In her talk, Sobel exhibited a quiet confidence about her chosen profession as a professional science writer, which included years as a staff reporter for The New York Times Science News Department. She may have flitted around a bit about a major in college, but she was clear about not feeling herself to be the rejected girl student competing in a man’s world. As she has also written on a brief self-portrait online, she felt fortunate in school that “no one around me thought it odd or ill-fated for a girl to be interested in science.” In her acknowledgments she thanks the men in her life, family mainly, for encouraging her, a theme that runs through her book on Marie.

From an early age, “Manya” Curie had the enthusiastic support of loving parents and siblings. Later on, she attracted the respect of male scientists of her day, including Albert Einstein, Ernest Rutherford and, of course, Pierre Curie, who championed her presence at men-only ceremonies, societies, associations and universities. No one was more insistent on promoting and celebrating her than her research associate, her beloved Pierre Curie, and his accidental death in 1906 after being run over by a carriage in the street was a horror that she would never get over. She shared the 1903 Nobel Prize in Physics with him before going on to win the 1911 Nobel in Chemistry at the age of 44.

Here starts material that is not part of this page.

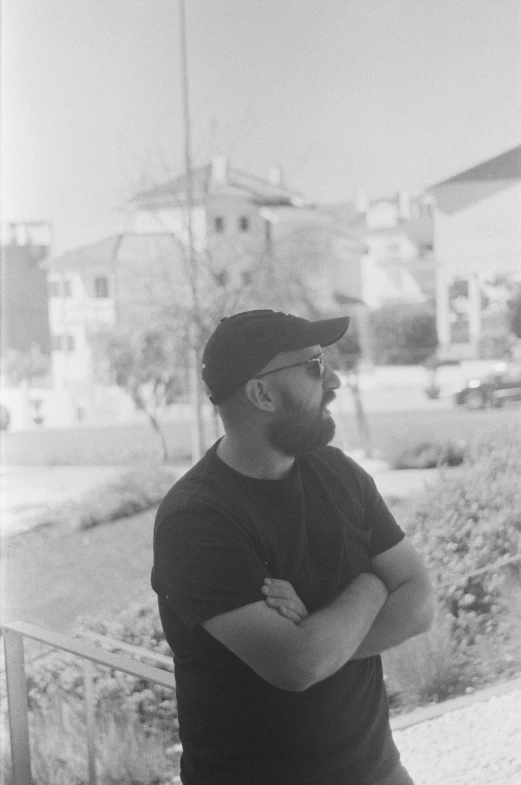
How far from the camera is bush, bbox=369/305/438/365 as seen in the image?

Though she worked tirelessly in an unheated shed, she was not withdrawn from passion. The supportive letters she received from Einstein during a time of scandal, for having a sensational affair as a widow with the married French physicist Paul Langevin, who had been a student of her husband, are particularly moving. She cared deeply, self-effacingly, for those who came to her lab to study — the Radioactivists, the women were called, and contrary to impression that success for women meant choosing career over family, the written correspondence Sobel provides between Marie and Pierre and between Marie and her daughters, Irène (who won the 1935 Nobel Prize in Chemistry) and the musically talented Ève, who became an award-winning journalist, evidences an enviable close lifelong relationship. As Sobel shows, Marie evoked great love and total admiration from her assistants and colleagues, often arranging anonymously for their support and advancement. Her dedication in later life to ensuring that her work be used for cancer detection and treatment and that her fame promote the suffragist movement and world peace were, for her, natural, inevitable. Particularly stirring is Sobel’s coverage of Curie’s voiture radiologique, a mobile lab with x-ray equipment which she shuttled into war zones to serve the wounded in 1917. And she always cared about Poland, establishing a significant institute there, and earlier, naming an element she discovered Polonium.

Maria Salomea Skłodowka-Curie, who became a naturalized French citizen when she moved to Paris to study, has been written about before, especially by Ève (whose biography inspired the 1943 movie with Greer Garson and Walter Pidgeon), but what Dava Sobel brings to her book is a significant reappraisal of an extraordinary life that though it may be a hard-to-follow model for aspiring girls who want to study science, is nonetheless singular in showing what Leonardo Da Vinci wrote centuries ago — that the greatest intellectual element of a human being is curiosity.

Sobel includes telling photos of scientists in the late 19th and early 20th centuries that show Marie’s central place in the scientific community (the lone female presence), and her integration of personal and professional elements underscores Marie Curie’s extraordinary courage, compassion and commitment. There are also helpful brief summaries throughout.

She tried to read fan mail, but it became a deluge, including a note from an American “to ask if I would allow him to baptize a racehorse with my name.” Urged to do so, she refused to write an autobiography, saying, “In science, we should be interested in phenomena, not in individuals.” She was interested in everything human, and saw the test tube as a beacon for a healthier and peaceful world.